An annuity issued by an insurance company or an Investment company whose market value fluctuates according to the underlying investment vehicles funding the annuity. A variable annuity typically has a series of stock and bond mutual funds funding the separate account. The investment risk underlying the investments is retained by the annuitant, however the possibility of a greater return is expected.
Vesting
The right an employee eventually earns after a designated length of time. There is usually a vesting schedule set with Qualified Employer-Sponsored Retirement Plans. The contributions that an employer makes on behalf of its employees only becomes the employee’s money after a set period of time which is dependent upon the vesting schedule. The two types of vesting schedules are Graded & Cliff vesting.
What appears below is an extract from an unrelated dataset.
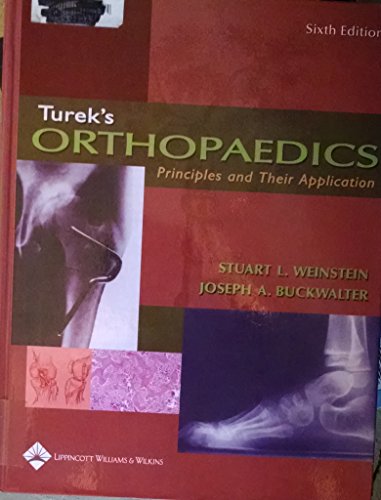 Stock image for Turek's Orthopaedics : Principles and Their Application for sale by Better World Books Ltd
Whole life insurance is more than just life insurance. It also allows you to build up cash in your policy, kind of like a savings account. As long as you make your payments on the policy, your insurance stays in force until you die and then pays benefits to the person you name in the policy. One of the benefits of the policy is that you can take a loan out on it. One of the disadvantages is that whole life insurance is much more expensive than a regular life insurance policy (called term life). In most cases, you’re better off buying term life insurance and investing the rest of your money in another investment such as a retirement plan.
A zero coupon bond is a bond that doesn’t make interest payments to you until the bond matures ("mature" meaning the date you can collect the interest). You can usually buy the bond at a deep discount, but you have to pay tax on the interest you’re earning each year even though you can’t collect the interest! So, it’s a good deal with a catch.